Economic news

Analysis-Markets suspect new ECB tool to address bond stress could mimic old tools

2022.06.15 21:11

Analysis-Markets suspect new ECB tool to address bond stress could mimic old tools
FILE PHOTO: European Central Bank (ECB) headquarters building is seen in Frankfurt, Germany, March 7, 2018. REUTERS/Ralph Orlowski/

By Yoruk Bahceli and Dhara Ranasinghe

LONDON (Reuters) – Rather than invent a radical new instrument to ease bond market strains across the euro bloc, investors reckon the European Central Bank might get away with cobbling together the best parts of schemes already contained in its policy toolkit.

The ECB on Wednesday promised fresh support and the design of a potential new scheme to temper a market rout that has fanned fears of a new debt crisis on the euro currency area’s southern rim.

Its statement sent 10-year borrowing costs in Italy and Greece sliding as much as 40 basis points, the biggest daily move since March 2020 for the latter. In a week when yields across the bloc hit multi-year highs, the immediate reaction was one of relief.

Yet, it was not really the whatever-it-takes pledge ex-ECB president Mario Draghi delivered almost exactly a decade ago, signalling his determination to rescue the euro from collapse.

“I hope that they have the intelligence to design (a new tool) in a way that’s not too strict, keeping flexibility by purchases,” said Patrick Krizan, senior economist at Allianz (ETR:ALVG).

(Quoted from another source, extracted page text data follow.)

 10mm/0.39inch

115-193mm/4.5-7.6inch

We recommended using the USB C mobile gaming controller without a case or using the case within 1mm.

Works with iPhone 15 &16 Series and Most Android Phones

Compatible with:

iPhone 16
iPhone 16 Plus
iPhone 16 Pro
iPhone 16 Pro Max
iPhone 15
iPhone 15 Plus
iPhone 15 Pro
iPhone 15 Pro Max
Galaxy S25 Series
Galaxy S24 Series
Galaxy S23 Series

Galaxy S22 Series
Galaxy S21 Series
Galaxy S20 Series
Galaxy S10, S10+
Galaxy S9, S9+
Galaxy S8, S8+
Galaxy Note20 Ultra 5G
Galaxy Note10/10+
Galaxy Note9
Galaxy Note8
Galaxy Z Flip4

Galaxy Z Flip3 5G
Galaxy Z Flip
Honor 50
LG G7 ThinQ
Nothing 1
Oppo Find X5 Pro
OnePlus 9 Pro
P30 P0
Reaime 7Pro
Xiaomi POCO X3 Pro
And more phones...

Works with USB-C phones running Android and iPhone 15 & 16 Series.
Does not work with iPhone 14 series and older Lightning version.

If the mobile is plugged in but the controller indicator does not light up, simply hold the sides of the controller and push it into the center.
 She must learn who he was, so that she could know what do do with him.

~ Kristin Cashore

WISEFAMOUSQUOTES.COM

“The biggest error would be to be too committed and put themselves in a straitjacket.”

The ECB has already drawn criticism for being too complacent over the risk that its plans to raise interest rates would lift borrowing costs for financially weaker nations such as Italy too far above those of safe-haven Germany.

With the bloc clearly facing that fragmentation problem, it is important for any new bond-buying tool from the ECB to be flexible, investors said.

So just like the pandemic-era PEPP emergency stimulus scheme, it would need to ditch the capital-key principle of buying bonds in relation to the size of economies, instead buying debt from countries which most need help.

Graphic: Italy-Greece-https://fingfx.thomsonreuters.com/gfx/mkt/lgpdwbwyjvo/Pasted%20image%201655302743622.png

One suggestion is creating a new tool similar to the Outright Monetary Transactions (OMT) scheme, an unused crisis-time tool allowing for unlimited purchases of a country’s debt.

The main sticking point for the original OMT programme is the requirement to sign up for a European Union bailout, often with unpopular conditions.

“The political price is quite high for the current OMT, so the ECB cannot do this alone, there must be something on the political side to design an OMT-light, which allows a country to be a bit protected,” said Krizan.

Analysts said they would expect an OMT-like programme to come with conditions attached, but not as strict as those in the original programme.

Aside from fiscal requirements, “the size will be everything, the maturities of the bonds they will be looking at, these are the most important,” said ING Bank senior rates strategist Antoine Bouvet.

The original OMT programme focused on buying shorter-dated bonds.

Yet another option is to design a package with traits of the OMT’s precursor – the Securities Markets Programme (SMP), which did not include the OMT’s strict, formal conditionality.

The SMP’s positive was that it also allowed the ECB to buy bonds, without adding to stimulus already sloshing around the system, in a process economists refer to as sterilisation.

For this reason, France’s central bank governor Francois Villeroy de Galhau has said bond purchases could again feature sterilisation.

The bank could also buy debt during a market stress episode, then sell gradually as conditions improve, thus avoiding increasing its overall balance sheet size, Villeroy has said.

The SMP had limited success however, and was terminated with a value of just 209 billion euros, not long after Draghi’s July 2012 “whatever it takes” promise.

Still, Piet Christiansen, chief analyst at Danske Bank, expects something along the lines of the SMP.

“Sterilised purchases have been our baseline all throughout and I think that is what is to be expected, because the SMP programme was done in a way so it doesn’t interfere with the monetary policy stance and the only way they could do that is by sterilizing the purchases,” he said.

What’s certain is that the ECB has the firepower to calm frenzied markets.

On March 18, 2020, when the COVID-19 outbreak sent Italian/German bond spreads briefly above 300 bps, the Bank of Italy stepped up bond purchases on behalf of the ECB. Later that day, the ECB launched its PEPP scheme.

Investors urged the ECB to unveil detailed plans fast, warning that otherwise bond market relief would fade.

“At the end of the day people want to see action,” said Francois Savary, chief investment office Prime Partners.